At first, the caretakers weren’t sure if she would make it. She was small, shaken, and weak from trauma. But when they offered her a bottle, something remarkable happened — J’aime began to drink.
Slowly at first, then greedily, as if she knew that this milk meant safety, warmth, and a new beginning.
“She talks to us when she’s hungry,” said Jamie Traynor, the manager at TRO.
“She whines and fusses until she gets her milk.” And if her caretakers are too slow? “My favorite thing about her,” Traynor said with a smile, “is that she nibbles on my arm at night when she’s hungry and wants milk.”

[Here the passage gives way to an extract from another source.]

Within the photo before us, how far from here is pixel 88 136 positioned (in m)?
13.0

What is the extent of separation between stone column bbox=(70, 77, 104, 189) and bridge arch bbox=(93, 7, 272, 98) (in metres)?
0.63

J’aime’s affection doesn’t stop there. She loves to cuddle — pressing her massive little body as close as she can to her caregivers, often falling asleep against them. To make her feel safe, the staff take turns sleeping beside her through the night.
It’s a small act of comfort for a baby who’s already seen too much loss.
For now, J’aime is the tiniest rhino at the orphanage, too young to join the others. But her feet — adorably oversized for her small frame — hint at the strong, beautiful creature she’ll become.
“They’re too big for her body,” Traynor laughed. “When she runs, all you see are her big feet.”
Each day, J’aime grows stronger. Her wounds have healed, her fear has faded, and her personality has begun to shine. She’s playful, curious, and fiercely attached to the people who saved her life.
If all goes well, when she turns three, J’aime will be ready to return to the wild — to the freedom her mother never got to see again.
“Her future looks good,” Traynor said. “We’ll make sure she gets the peaceful life she deserves — away from poachers, where she can just be a rhino.”
From tragedy came hope — from pain, a lesson in love. And for a tiny rhino named J’aime, who nibbles on arms for milk and sleeps beside her humans, love truly became her second chance at life.